Why so? In a word, the United States is not producing enough real wealth to justify a particular standard of living among its public workforce far superior to counterparts in the private sector. We are borrowing massively abroad for redistributive entitlements. We fight wars with credit cards. We talk of cap-and-trade and “climate change” without prior worry about how to fuel the United States, as we sink in perpetual debt to import well over half our oil. We have open borders and pat ourselves on our backs for the ensuing “diversity,” without worry that illegality and lack of reverence for federal laws, absence of English, no diplomas, multiculturalism instead of the melting pot, the cynicism and chauvinism of Mexico, and recessionary times are a perfect storm for a dependent, and eventually resentful, underclass extending well into a second generation, one that fumes over why things outside are not equal rather than looking within to ensure that they could be.

Who would not wish pristine 19th-century rivers to run all year long? But that same utopian rarely thinks like an adult: “I want water releases into the San Joaquin River all year long and am willing to pay more money at Whole Earth for my produce to subsidize such diversion of irrigation water; I do not wish any more derricks off Santa Barbara, so I choose to drive a Smart car rather than my Lexus SUV. And I want teachers to be able to strike, and receive $100,000 in compensation and benefits, and therefore am willing to close down a rural hospital in Wisconsin or tax the wealthy with full knowledge that many will leave the state. I insist on amnesty and open borders, and will put my children in schools where 50% do not speak English, and live in the barrios to lend my talents where needed to ensure parity for new arrivals. I want cap-and-trade and so believe that the lower middle classes should pay “skyrocketing” energy bills to subsidize such legislation.” And so on.

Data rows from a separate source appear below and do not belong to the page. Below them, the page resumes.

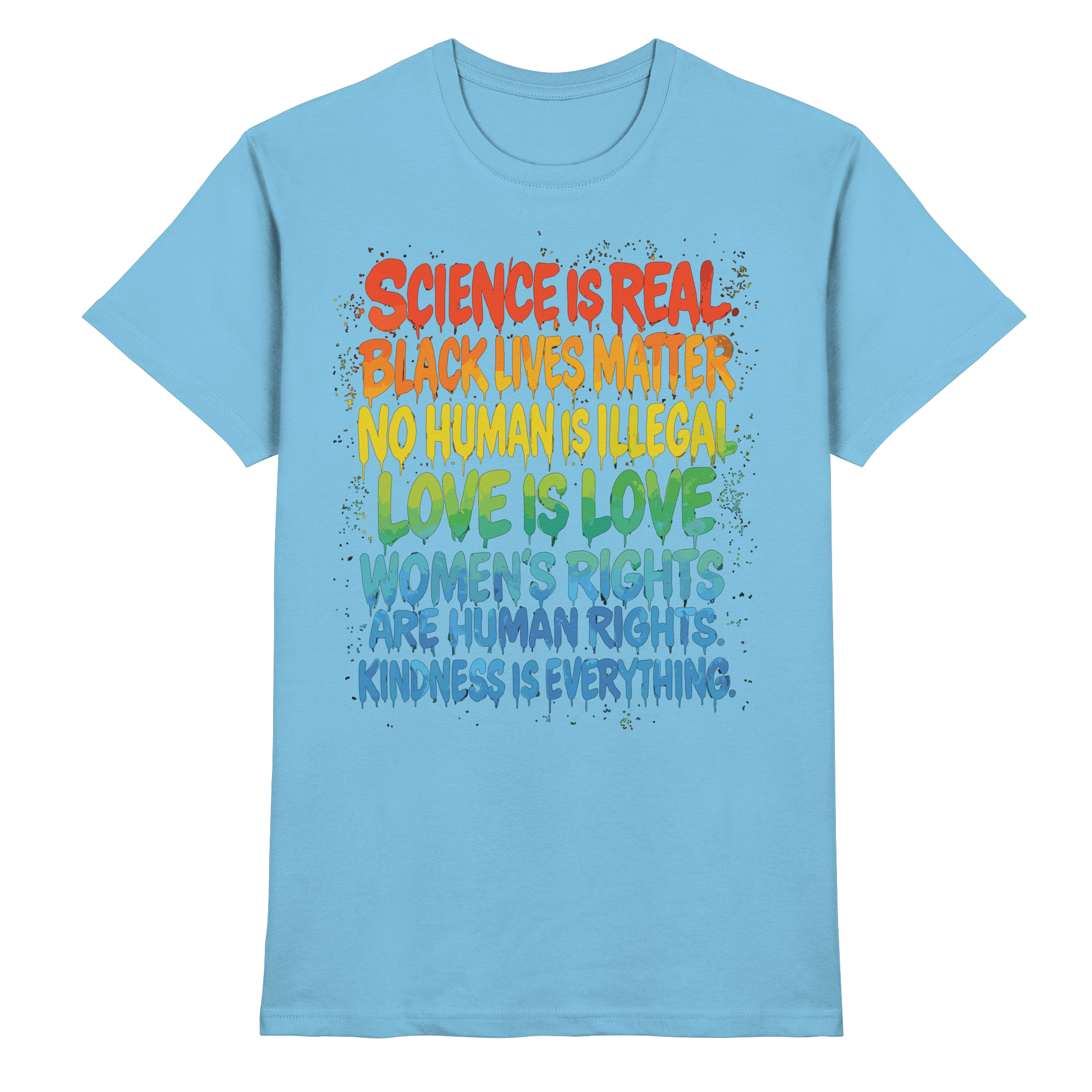 Regenbogen Statement – Human Rights Pride - Premium Shirt - Bild 8 von 10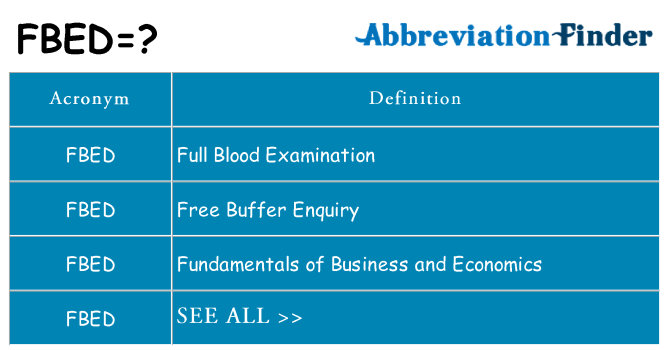 What does fbed stand for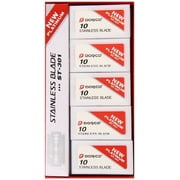 Dorco ST-301 Stainless Steel Razor Blades 100-Count Dispenser Pack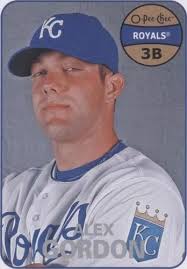 2008 Upper Deck Infield Power Alex Gordon #IP-AG Kansas City Royals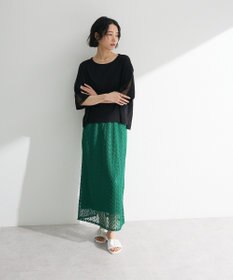 Green Parks ニットレースＩラインスカート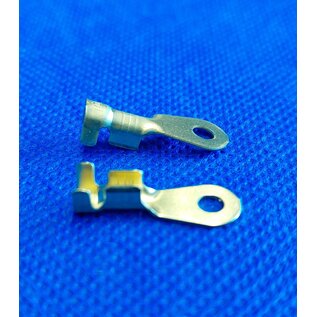 Cable-Engineer.com Ring M3 - Messing -open-barrel aansluiting voor  draad 1,0 - 2,5mm2 - 50st.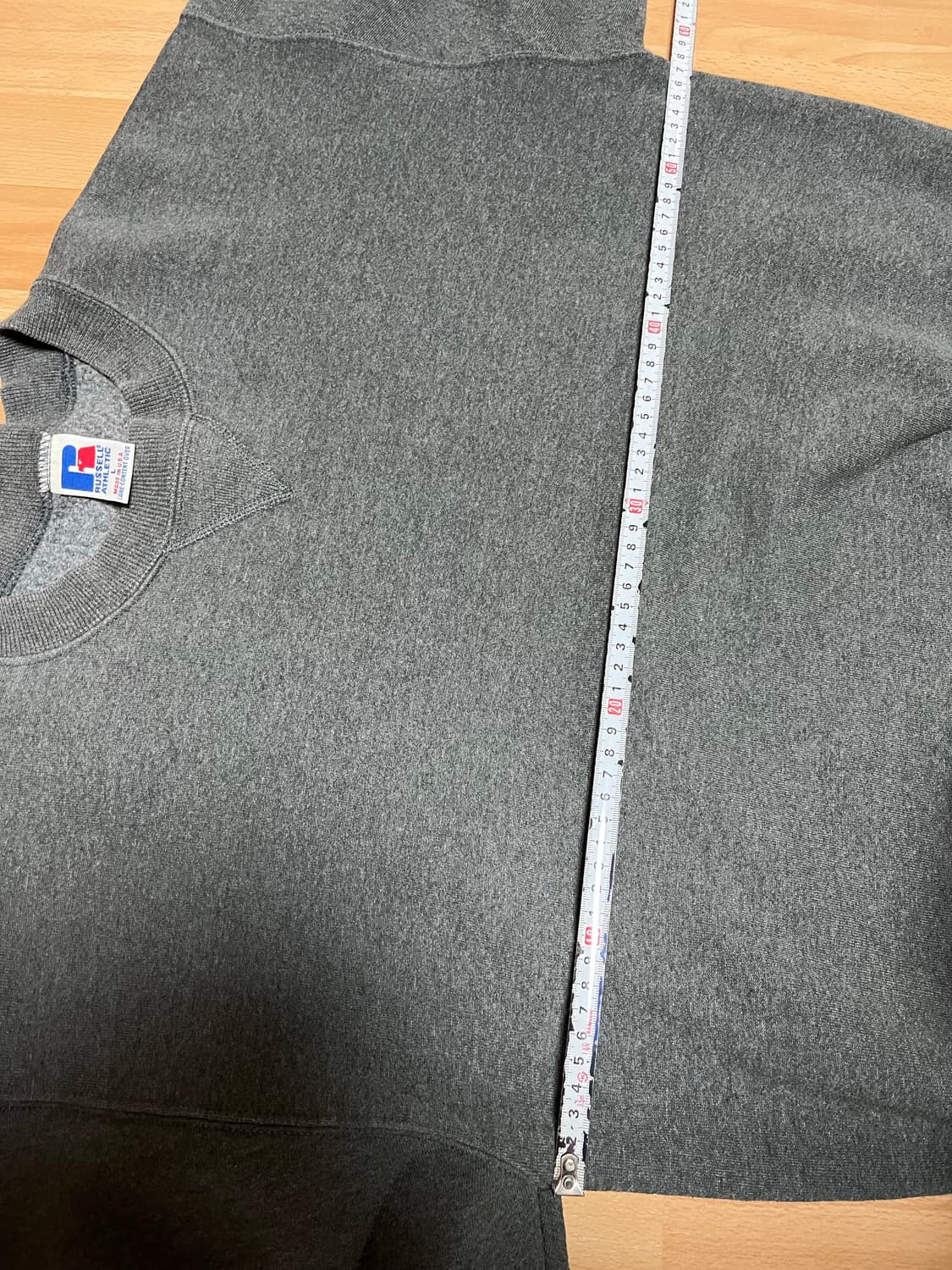 러셀 애슬레틱 90s 빈티지 스웻셔츠 멜란지그레이 상품이미지6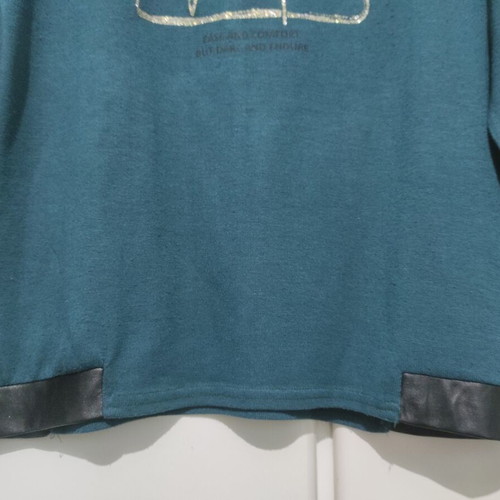 Garantie women's blouse No1 used, size M, green and black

Finally, the adolescent thinks in a rigid, fossilized fashion in explicating the “unfairness” of it all, unable yet to process new data and adjust conclusions accordingly. So we now hear that the evil corporate/Wall Street nexus is turning us into a Republican-driven Third World — apparently unwilling to see that among the largest contributors of campaign cash were unions, and both Wall Street and international corporations favored Barack Obama in the last election, the first presidential candidate in the history of campaign financing legislation to opt out of the program in order to raise even more “fat cat” money. Just because one is a former Chicago organizer does not mean he cannot be the largest recipient of Goldman Sachs or BP donations in history. Railing against Las Vegas jet-setters does not mean that one cannot prefer Martha’s Vineyard, Vail, or Costa del Sol to Camp David.

We talk about all these “millionaires,” but fail to include a Rahm Emanuel who managed to receive several million for his apparent fiscal and investment “expertise” or the liberal Clintonite insiders who looted Fannie and Freddie in bonuses just before these agencies imploded. The Koch brothers are deemed evil; George Soros and Warren Buffet enlightened billionaires about whose modes of acquisition of riches we must be indifferent. Anything that might upset the predetermined adolescent worldview is simply ignored in “I don’t want to hear all this” teen-aged fashion. The adolescent plays reruns of Al Gore’s mythodramas and simply thinks away the ensuing evidence of fraud and malfeasance that seems so deeply embedded in the climate change industry. The rant and temper tantrum follow in the puerile mode of being so distasteful that someone surely must give in to stop the embarrassing disturbance.

There are lots of issues involved in Wisconsin, in the impending financial and fuel crises, and in the sense of American impotency abroad. Yet a common denominator is a national adolescence, in which we want what we have not earned. We demand the world be the way that it cannot; and we don’t wish to hear “unfair” arguments from “bad” and “mean” people.

©2011 Victor Davis Hanson

Posted by: gator at February 28, 2011 12:31 PM


That's how I feel, just shut down the d--n thing!! ;/

Posted by: jan at February 28, 2011 07:48 PM


Great input thank you.

Gator thank you for the article by Hanson.